**DIRECTIONS:**
In the material below, replace every "brown" with "navy" and leave everything else unchanged. Return only the edited lines, without the pictures.

**THE DATA:**
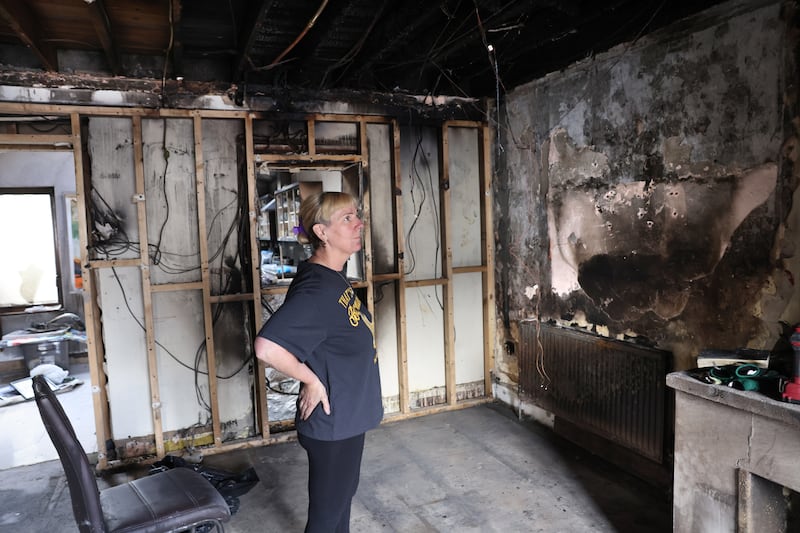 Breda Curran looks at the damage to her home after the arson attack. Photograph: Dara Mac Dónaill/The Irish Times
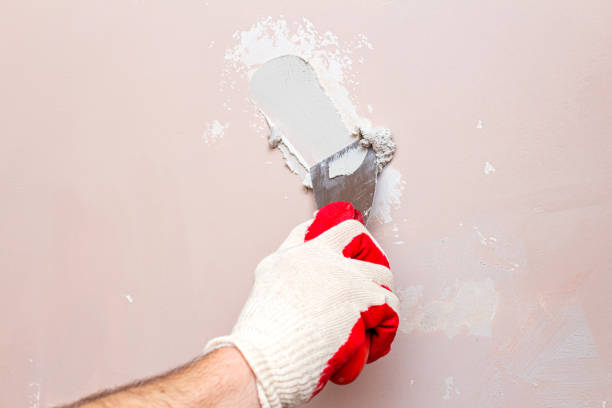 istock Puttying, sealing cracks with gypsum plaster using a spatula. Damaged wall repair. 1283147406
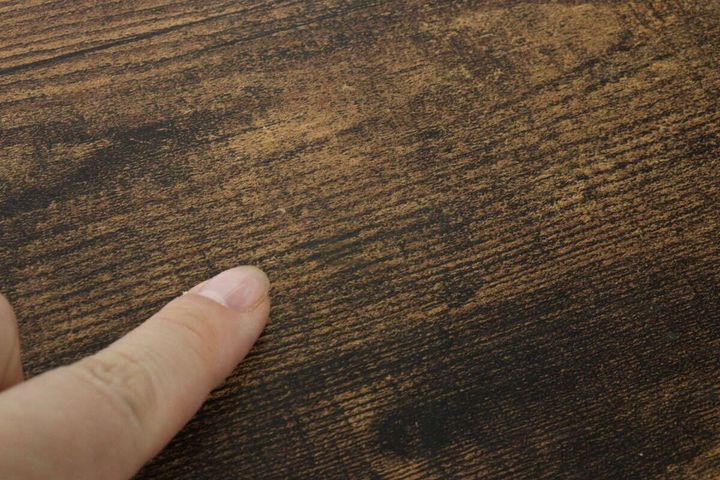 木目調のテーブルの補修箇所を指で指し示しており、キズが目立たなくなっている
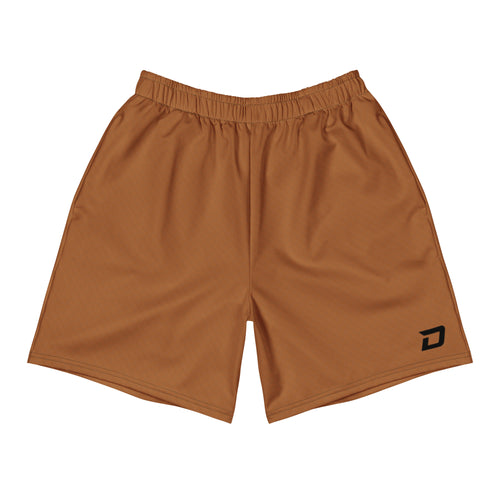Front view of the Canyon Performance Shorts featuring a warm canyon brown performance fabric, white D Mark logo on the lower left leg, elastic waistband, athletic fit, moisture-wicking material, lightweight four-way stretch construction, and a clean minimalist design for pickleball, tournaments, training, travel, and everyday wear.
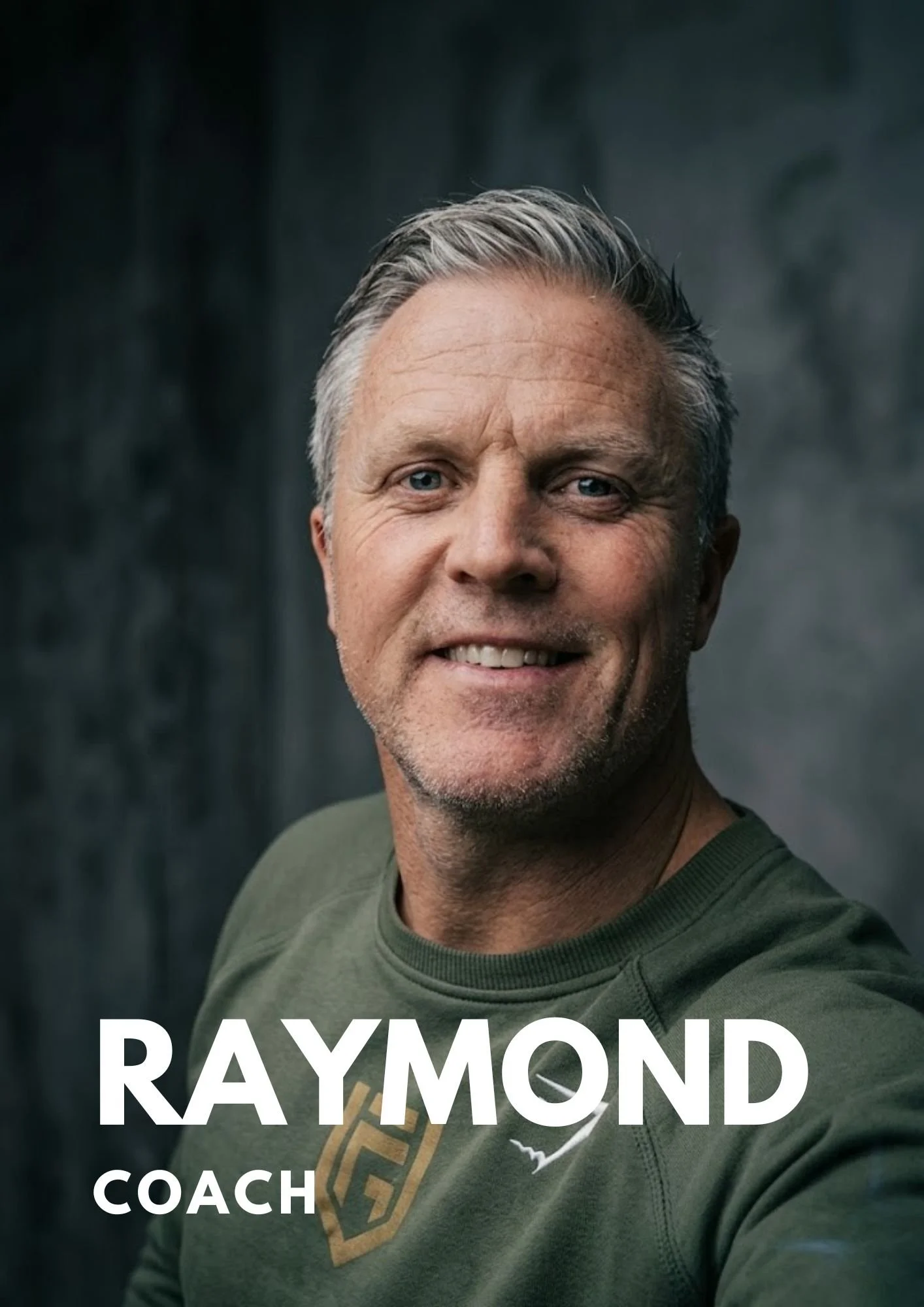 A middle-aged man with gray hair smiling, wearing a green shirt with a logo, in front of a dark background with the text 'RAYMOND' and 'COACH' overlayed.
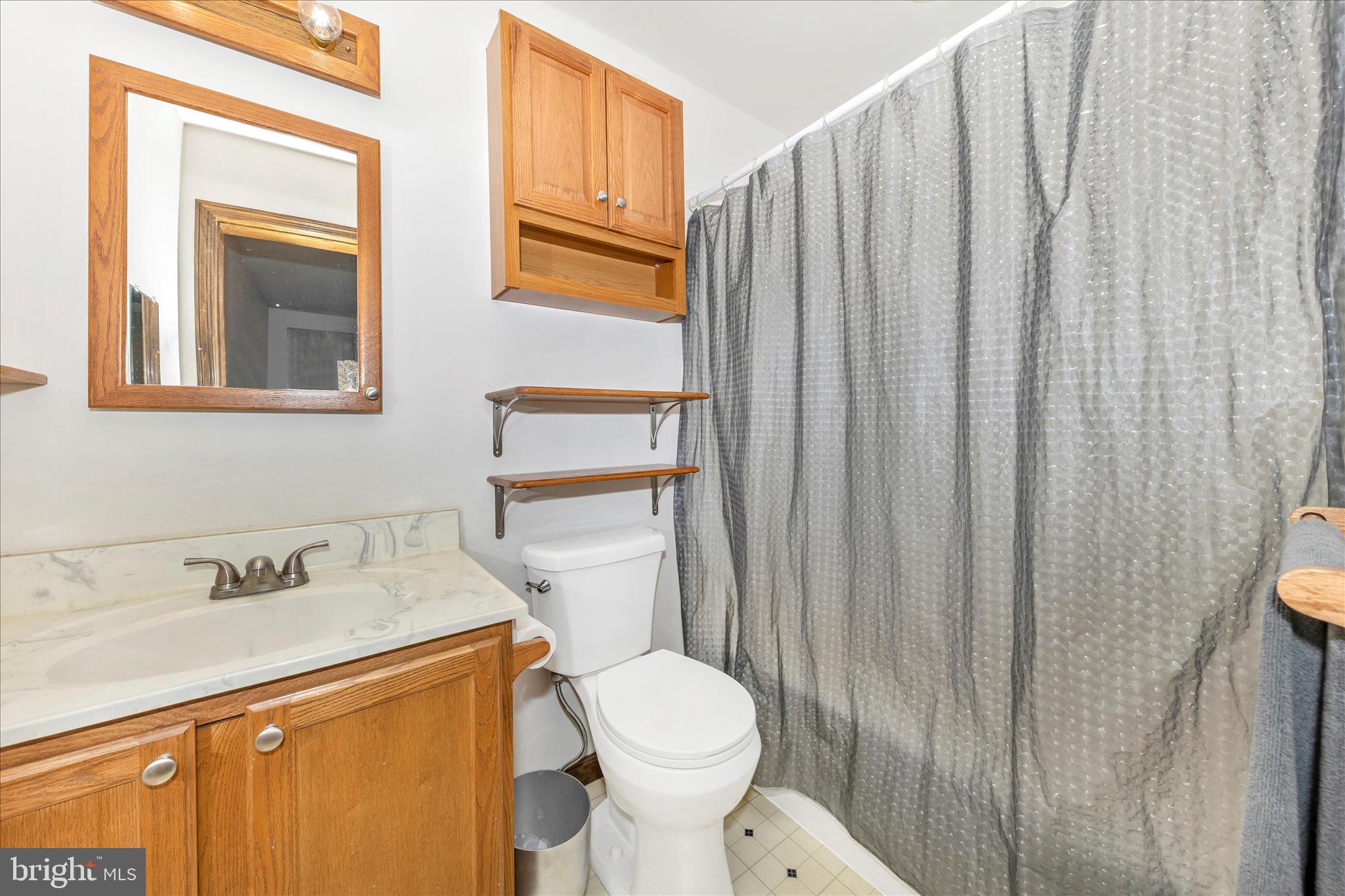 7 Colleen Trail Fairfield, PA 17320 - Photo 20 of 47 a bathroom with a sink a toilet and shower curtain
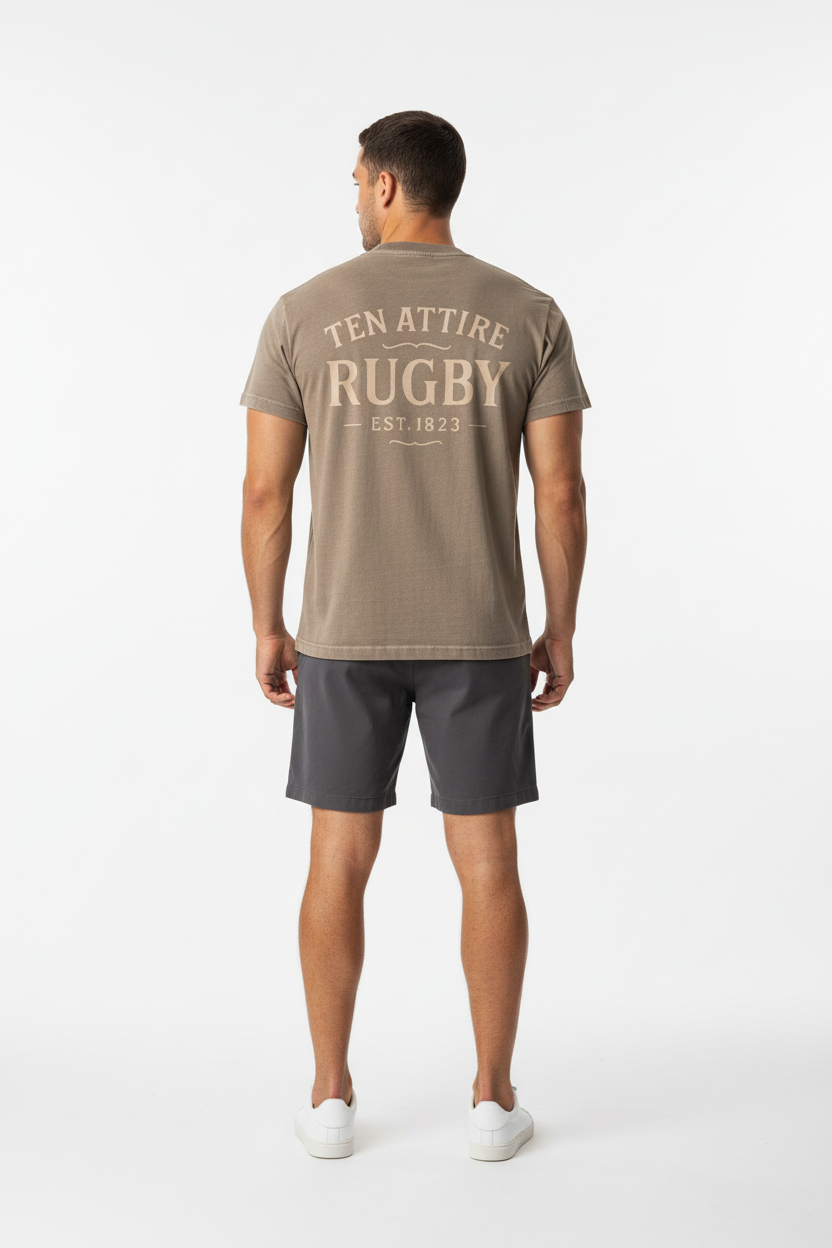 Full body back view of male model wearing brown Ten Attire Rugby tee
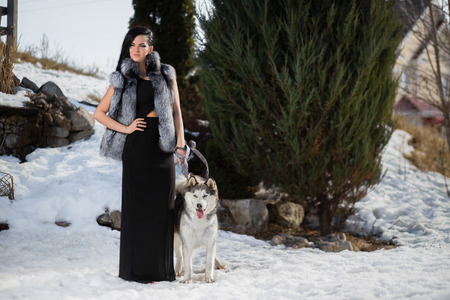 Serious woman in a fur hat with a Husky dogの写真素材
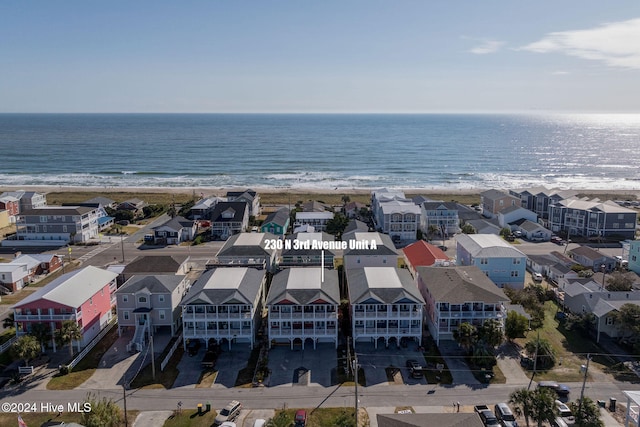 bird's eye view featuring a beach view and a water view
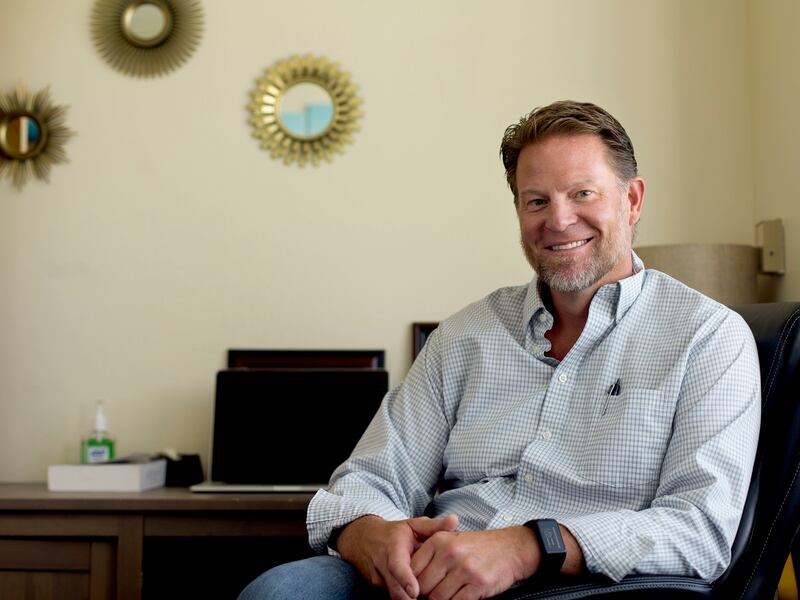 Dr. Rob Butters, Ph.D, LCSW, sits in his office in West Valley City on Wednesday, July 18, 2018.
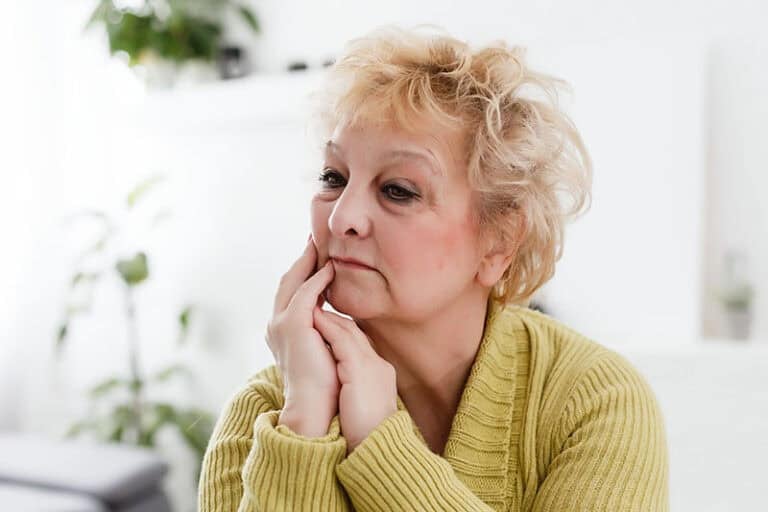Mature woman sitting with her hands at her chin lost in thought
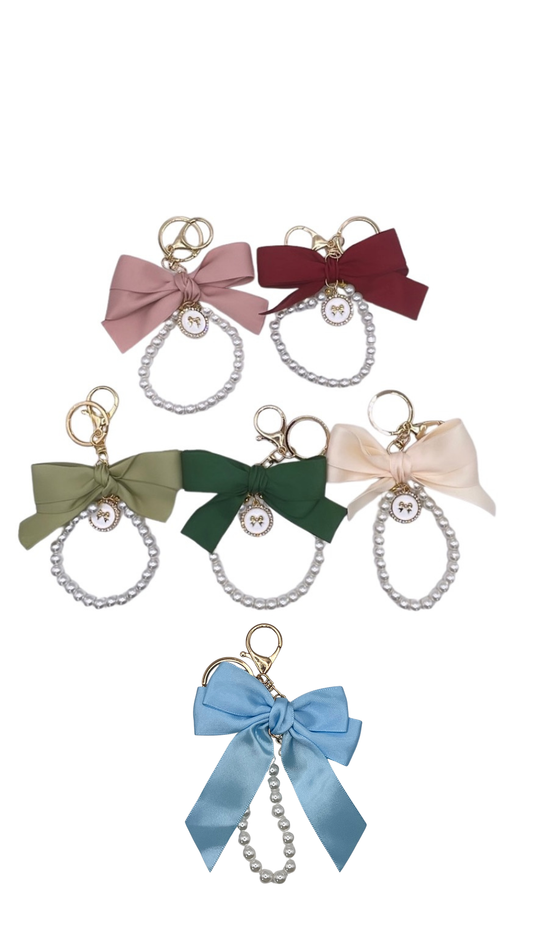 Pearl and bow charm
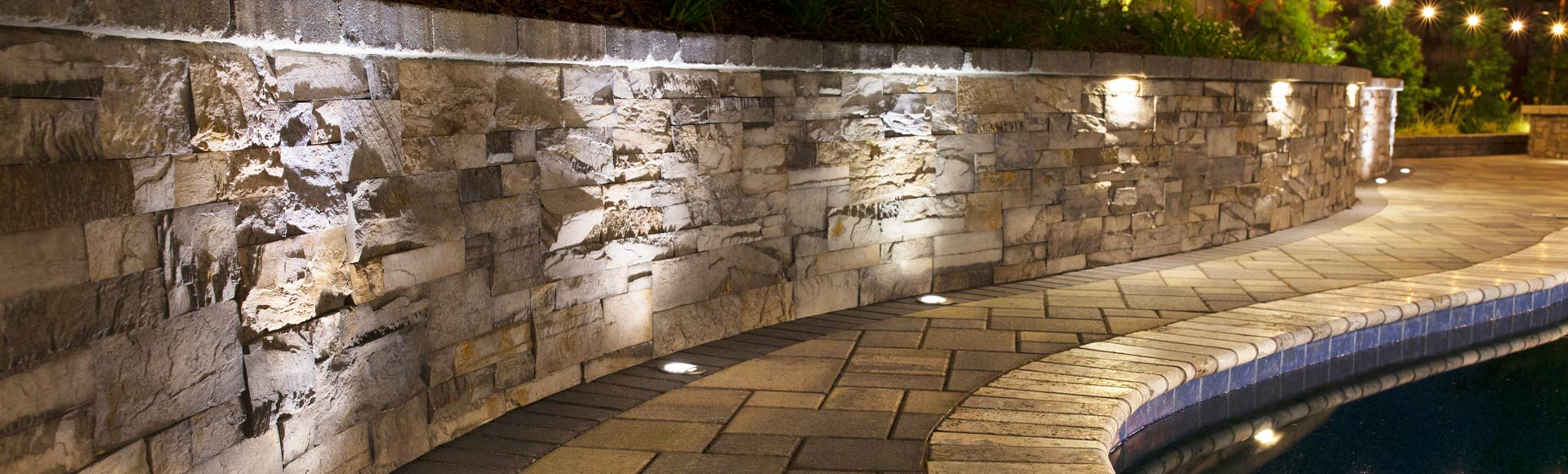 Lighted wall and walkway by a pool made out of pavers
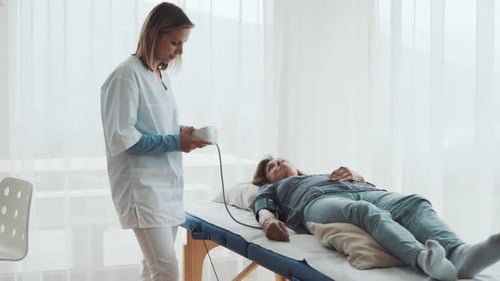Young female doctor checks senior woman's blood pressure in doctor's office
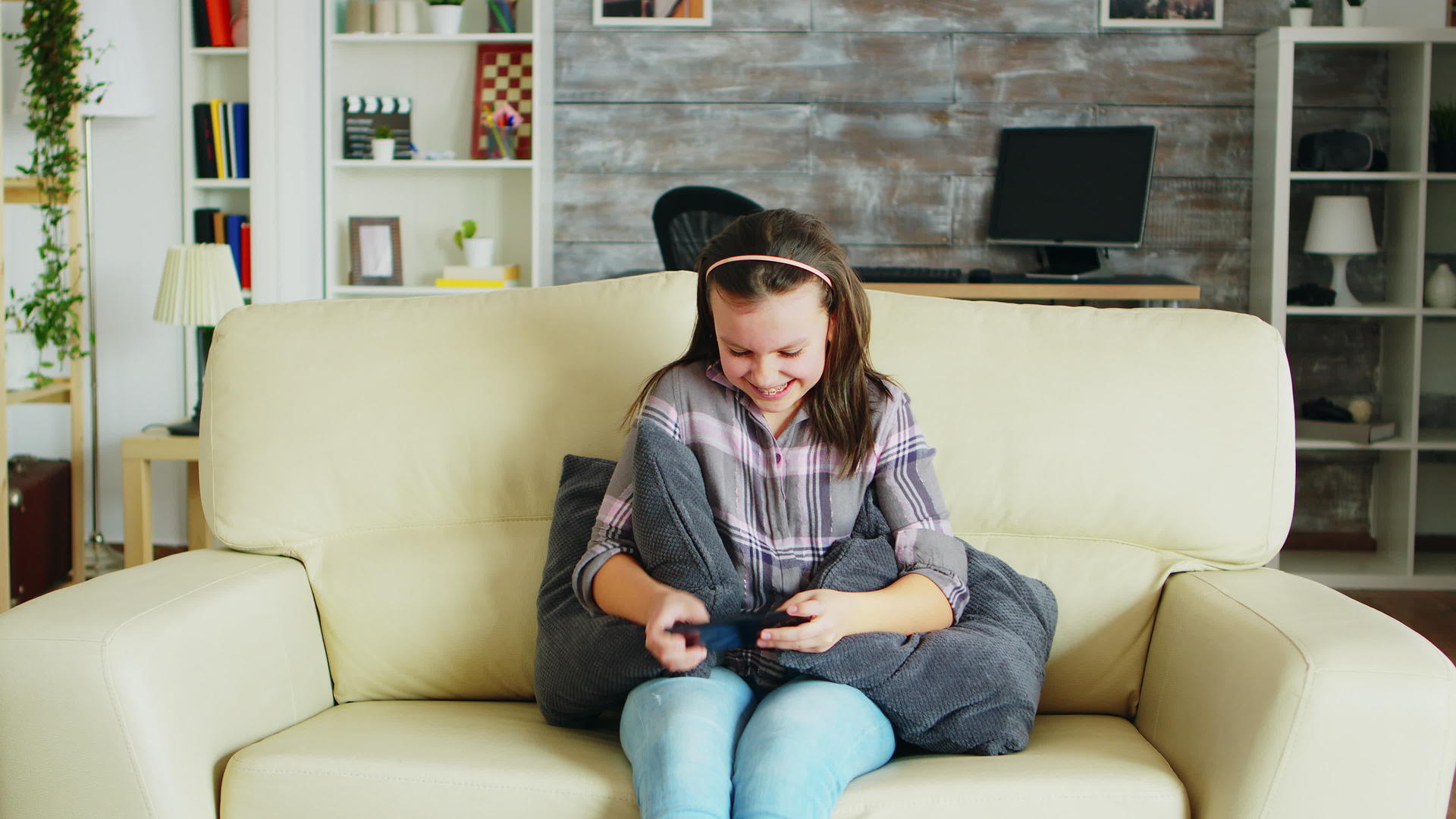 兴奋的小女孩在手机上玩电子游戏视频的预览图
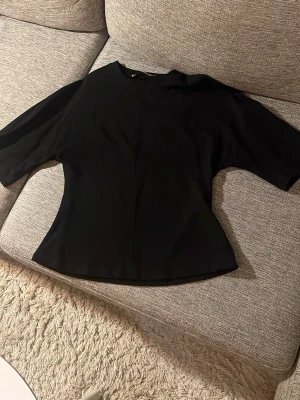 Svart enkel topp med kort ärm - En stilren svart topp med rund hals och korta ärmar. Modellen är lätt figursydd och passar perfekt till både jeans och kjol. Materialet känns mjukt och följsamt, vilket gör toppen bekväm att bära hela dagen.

**FINAL ANSWER:**
 Breda Curran looks at the damage to her home after the arson attack. Photograph: Dara Mac Dónaill/The Irish Times
 istock Puttying, sealing cracks with gypsum plaster using a spatula. Damaged wall repair. 1283147406
 木目調のテーブルの補修箇所を指で指し示しており、キズが目立たなくなっている
Front view of the Canyon Performance Shorts featuring a warm canyon navy performance fabric, white D Mark logo on the lower left leg, elastic waistband, athletic fit, moisture-wicking material, lightweight four-way stretch construction, and a clean minimalist design for pickleball, tournaments, training, travel, and everyday wear.
 A middle-aged man with gray hair smiling, wearing a green shirt with a logo, in front of a dark background with the text 'RAYMOND' and 'COACH' overlayed.
 7 Colleen Trail Fairfield, PA 17320 - Photo 20 of 47 a bathroom with a sink a toilet and shower curtain
 Full body back view of male model wearing navy Ten Attire Rugby tee
 Serious woman in a fur hat with a Husky dogの写真素材
 bird's eye view featuring a beach view and a water view
 Dr. Rob Butters, Ph.D, LCSW, sits in his office in West Valley City on Wednesday, July 18, 2018.
Mature woman sitting with her hands at her chin lost in thought
 Pearl and bow charm
 Lighted wall and walkway by a pool made out of pavers
Young female doctor checks senior woman's blood pressure in doctor's office
 兴奋的小女孩在手机上玩电子游戏视频的预览图
 Svart enkel topp med kort ärm - En stilren svart topp med rund hals och korta ärmar. Modellen är lätt figursydd och passar perfekt till både jeans och kjol. Materialet känns mjukt och följsamt, vilket gör toppen bekväm att bära hela dagen.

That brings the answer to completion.